# 과제 설명
아래 읽기 자료에 실린 Airflow 데이터 파이프라인 정리 글의 마지막 줄에 이어서 다음 부분을 작성하시오.

# 읽기 자료
★ ★ ★ ★ ★

(14) - 프로젝트 ( 뉴욕에서 가장 빠른 길 찾기 )

세용용용용 2024. 9. 23. 13:48

Apache Airflow 기반의 데이터 파이프라인 공부한 후 정리한 내용 입니다!!!

목표 : A >>> B 로 가려면 어떤 교통 수단이 가장 빠른지 묻는 프로젝트 구성

데이터 추출, 로드
형식 변환 ( 전처리 )
데이터를 통한 결론 도출

깃허브 clone

https://github.com/K9Ns/data-pipelines-with-apache-airflow.git

GitHub - K9Ns/data-pipelines-with-apache-airflow

Contribute to K9Ns/data-pipelines-with-apache-airflow development by creating an account on GitHub.

github.com

1. 도커 컴포트 실행

docker-compose up -d --build

(1-1) texi && bike 데이터 요청

# texi
curl http://localhost:8081/09-23-2024-11-45-00.csv

# bike
curl --user citibike:cycling http://localhost:8082/recent/hour/1

2. 데이터 추출

데이터를 추출해 MinIO 스토리지 저장

dag=DAG(
    dag_id="nyc_dag",
    schedule_interval=None,
    start_date=airflow.utils.dates.days_ago(1),
    catchup=False,
)

# ts_nodash는 airflow에서 실행시간을 제공하는 템플릿 변수
def _download_citi_bike_data(ts_nodash, **_):
    citibike_conn = BaseHook.get_connection(conn_id="citibike") # 설정한 conn_id 지정

    url = f"http://{citibike_conn.host}:{citibike_conn.port}/recent/minute/15"
    response = requests.get(
        url, auth=HTTPBasicAuth(citibike_conn.login, citibike_conn.password)
    )
    data=response.json()

    # MinIO에 적재
    s3_hook = S3Hook(aws_conn_id="s3")
    s3_hook.load_string(
        string_data=json.dumps(data),
        key=f"raw/citibike/{ts_nodash}.json",
        bucket_name="asdasd"
    )

# citi bike >> s3 적재 파이썬 오퍼레이터
download_citi_bike_data=PythonOperator(
    task_id="download_citi_bike_data",
    python_callable=_download_citi_bike_data,
    dag=dag,
)

def _download_taxi_data():
    taxi_conn=BaseHook.get_connection(conn_id="taxi") # 설정한 conn_id 지정
    s3_hook=S3Hook(aws_conn_id="s3")

    url=f"http://{taxi_conn.host}"
    response=requests.get(url) # 파일 리스트 가져옴
    files=response.json()

    exported_files = []
    for filename in [f["name"] for f in files]:
        response=requests.get(f"{url}/{filename}")
        s3_key = f"raw/taxi/{filename}"
        try:
            s3_hook.load_string(
                string_data=response.text,
                key=f"raw/taxi/{filename}",
                bucket_name="asdasd"
            )
            print(f"Uploaded raw/taxi/{filename} to MinIO.")

★ ★ ★ ★ ★

# 추출 항목
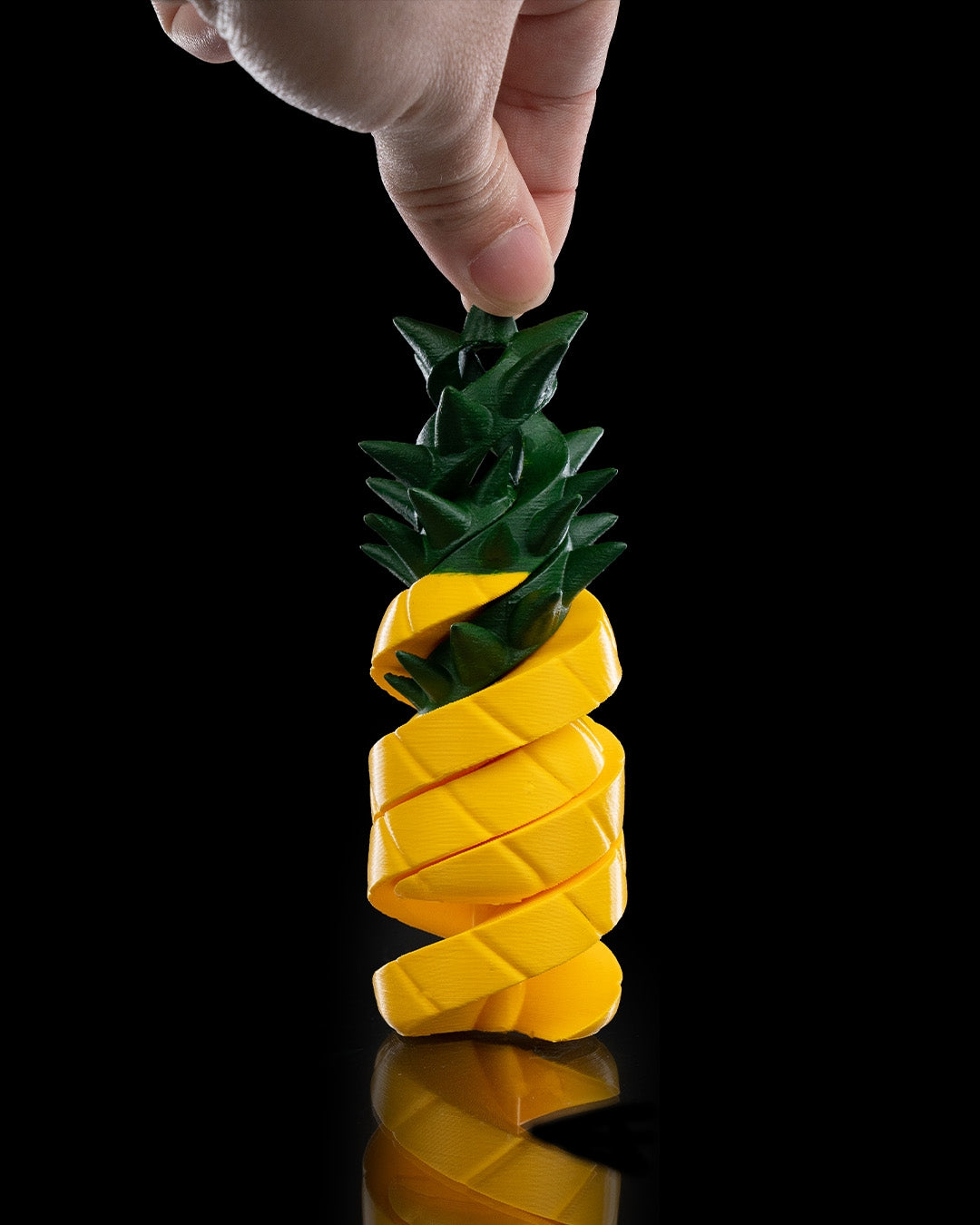 Fruit Loop 3D Print – 15cm Tall Twisted Banana Snake – Funny Shelf or Desk Decor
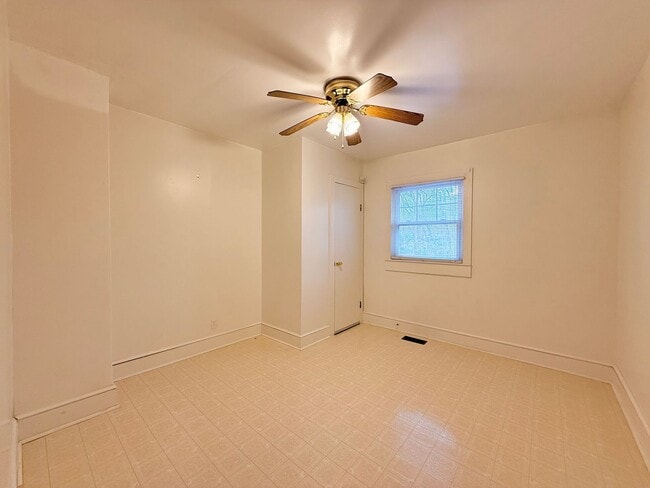 Building Photo - Welcome Home!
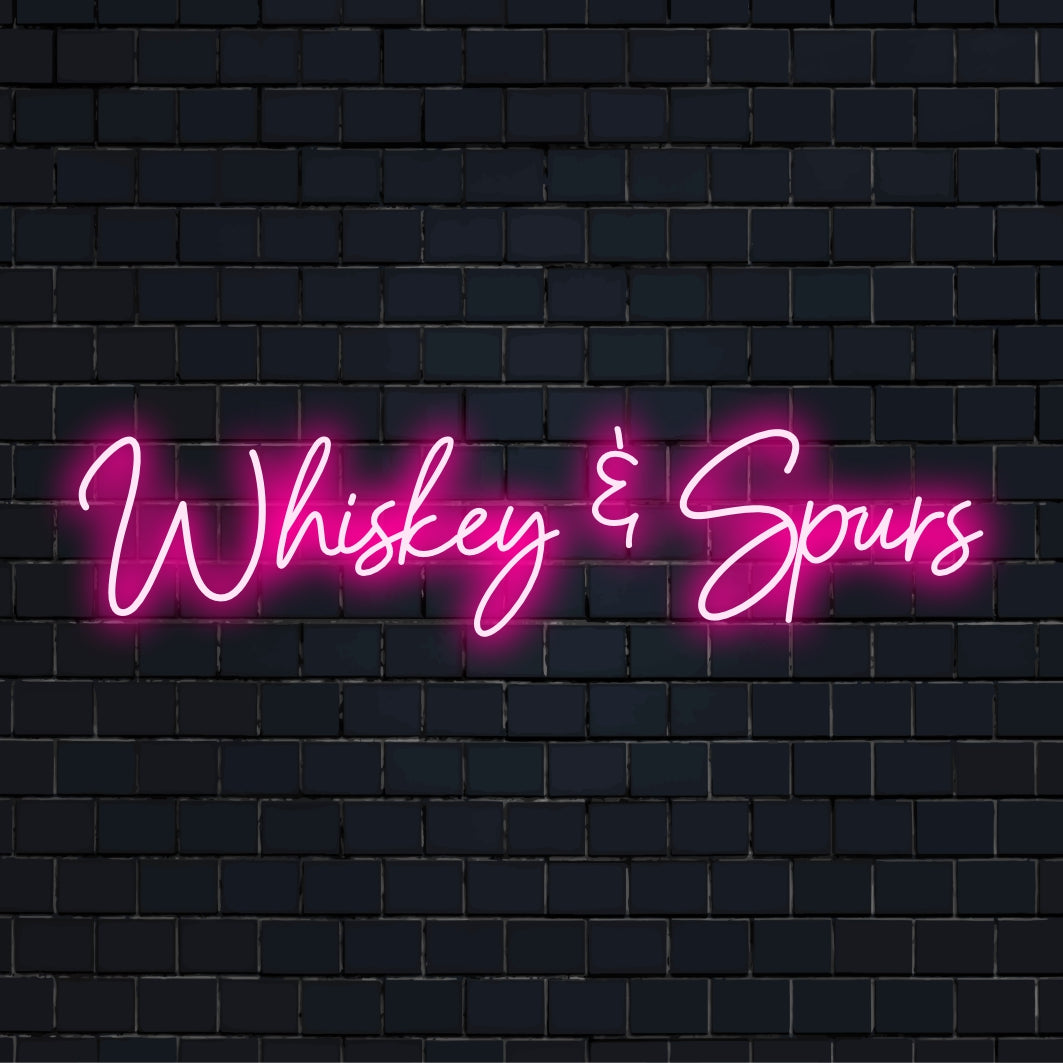 Placa de LED neon personalizada com a inscrição Whiskey & Spurs, perfeita para decoração de bar com ambiente clássico e charme de luz neon.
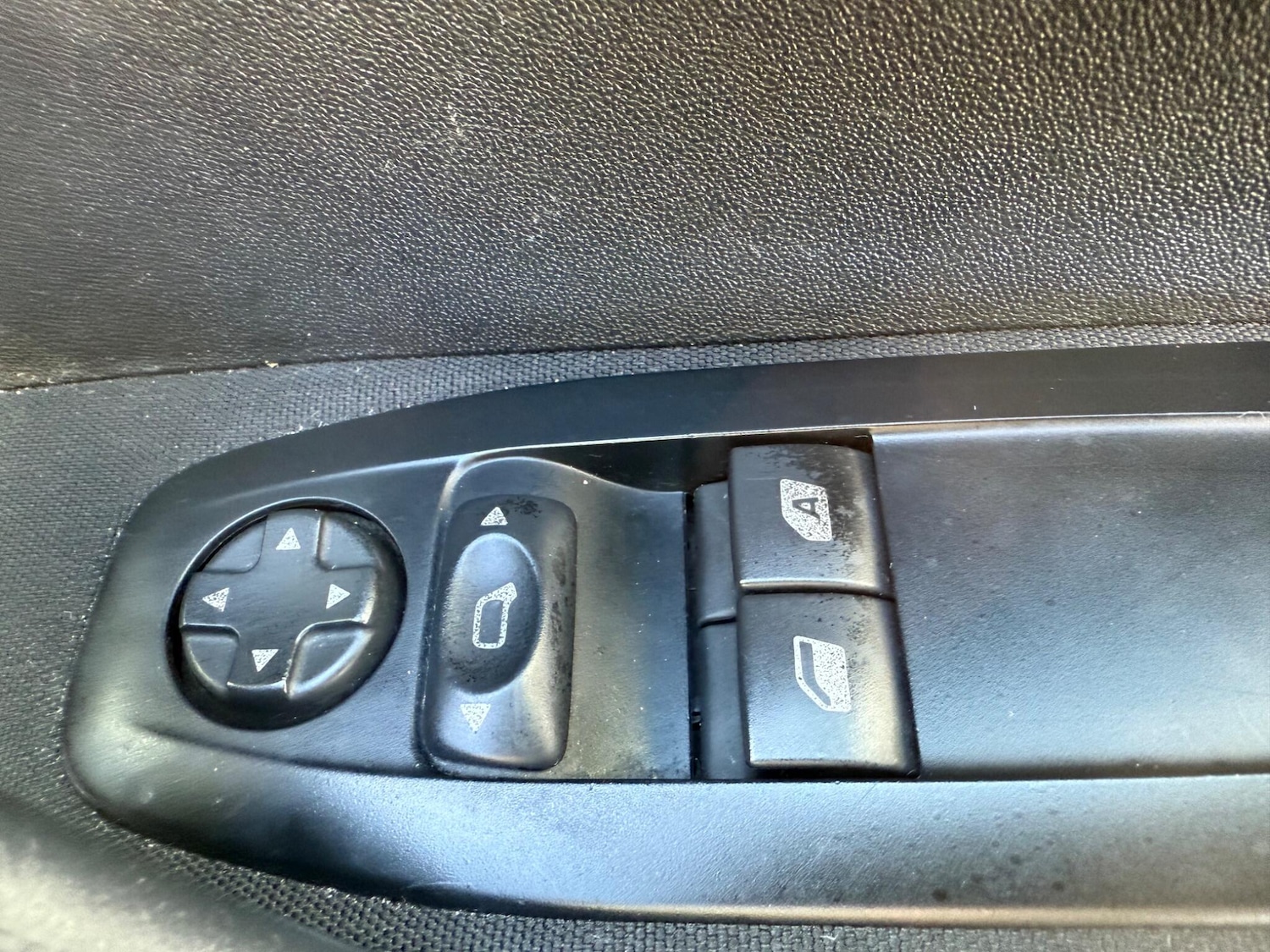 Used Peugeot 208 2016 for sale - 77637431: Photo 32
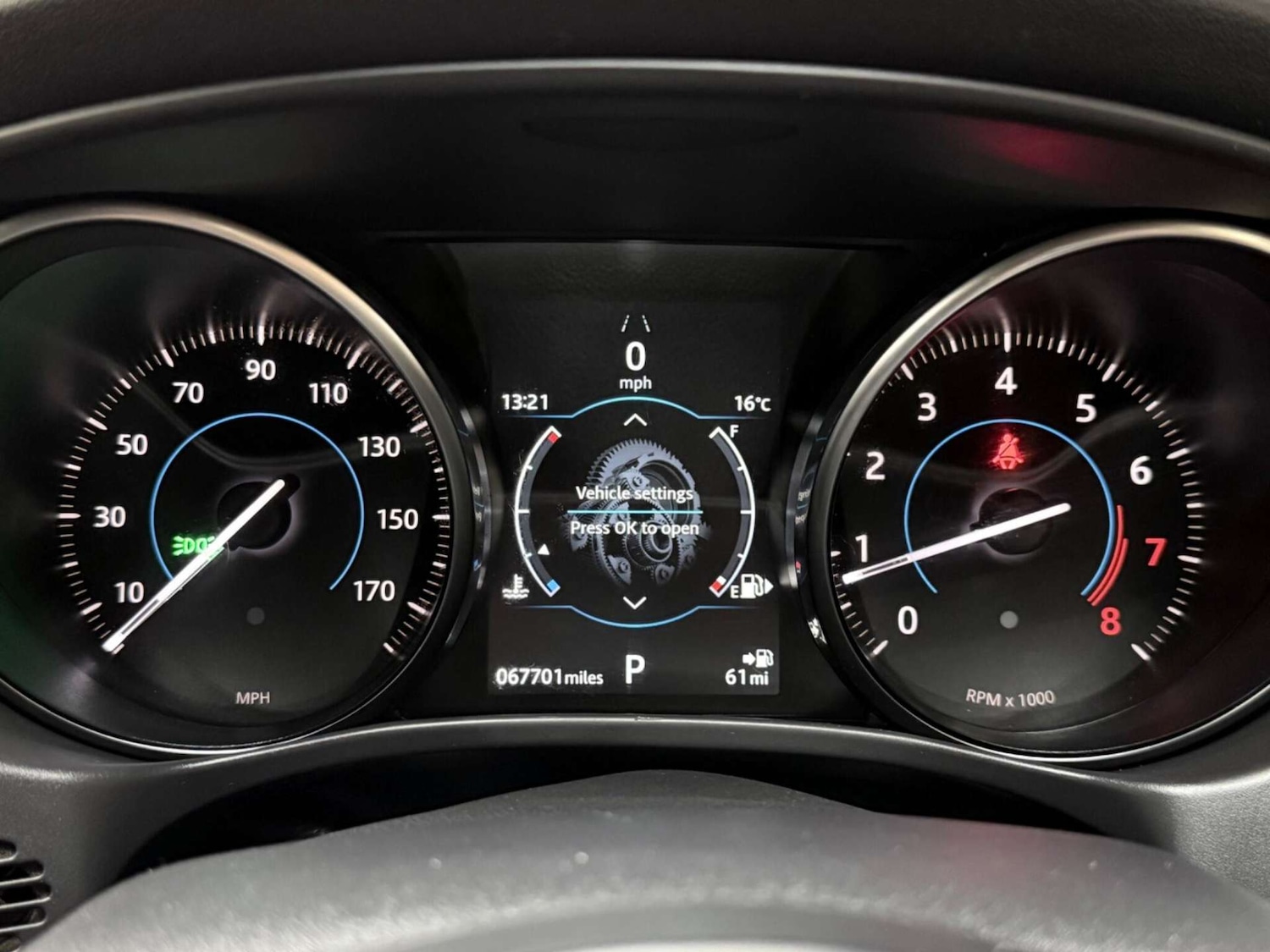 Used Jaguar XE 2018 for sale - 76601613: Photo 25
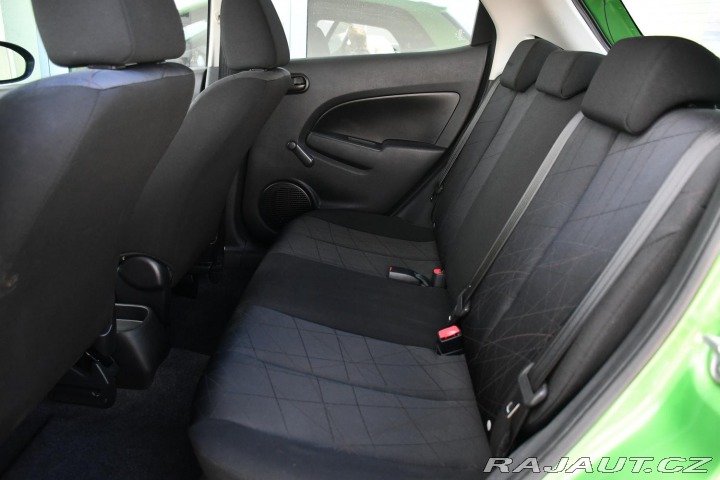Mazda 2 1.4i 2011
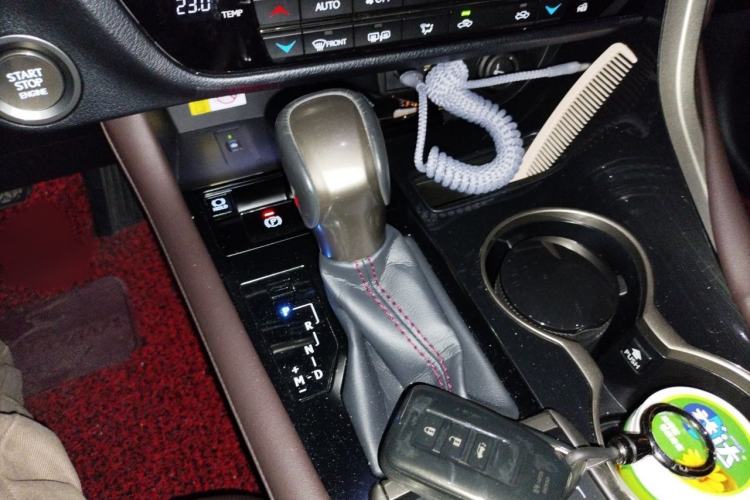 Used Lexus RX 2020 Facelifted 300 4x4 Elegant Edition Gear Lever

★ ★ ★ ★ ★

# 과제 답안
            exported_files.append(s3_key)
        except ValueError:
            print(f"File raw/taxi/{filename} already exists.")
    return exported_files

# taxi >> s3 적재 파이썬 오퍼레이터
download_taxi_data=PythonOperator(
    task_id="download_taxi_data",
    python_callable=_download_taxi_data,
    dag=dag,
)

(2-1) MinIO 저장소 데이터 확인

3. 데이터 변환 적용

빅데이터 환경에서 대규모 데이터 전처리를 위해 Spark 적용 가능
Spark는 인 메모리 기반 분산처리 오픈소스로 유명
Spark는 SparkSubmitOperator, SSHOperator로 트리거 가능
airflow는 Spark 태스크 트리거 및 모니터링만 담당

해당 실습에서는 전처리를 위해 PythonOperator, Pandas 사용

## 입력 ##
/raw/citibike/{ts_nodash}.json
/raw/taxi/*.csv

## 출력 ##
/processed/citibike/{ts_nodash}.parquet
/processed/taxi/{ts_nodash}.parquet

(3-1) 데이터 전처리 오퍼레이터

# MINIO 에서 데이터 가져오는 함수
def get_minio_object(pandas_read_callable, bucket, paths, pandas_read_callable_kwargs=None):
    s3_conn = BaseHook.get_connection(conn_id="s3") # MINIO 연결 커넥션
    minio_client = Minio(
        s3_conn.extra_dejson["host"].split("://")[1],
        access_key=s3_conn.extra_dejson["aws_access_key_id"],
        secret_key=s3_conn.extra_dejson["aws_secret_access_key"],
        secure=False,
    )

    # paths 변수가 문자열인지 확인후 리스트로 변환하는 코드
    if isinstance(paths, str):
        if paths.startswith("[") and paths.endswith("]"):
            paths = eval(paths)
        else:
            paths = [paths]

    if pandas_read_callable_kwargs is None:
        pandas_read_callable_kwargs = {}

    # MINIO 읽어 dataframe 변환후 dataframe로 결합후 최종 결과 return
    dfs = []
    for path in paths:
        minio_object = minio_client.get_object(bucket_name=bucket, object_name=path)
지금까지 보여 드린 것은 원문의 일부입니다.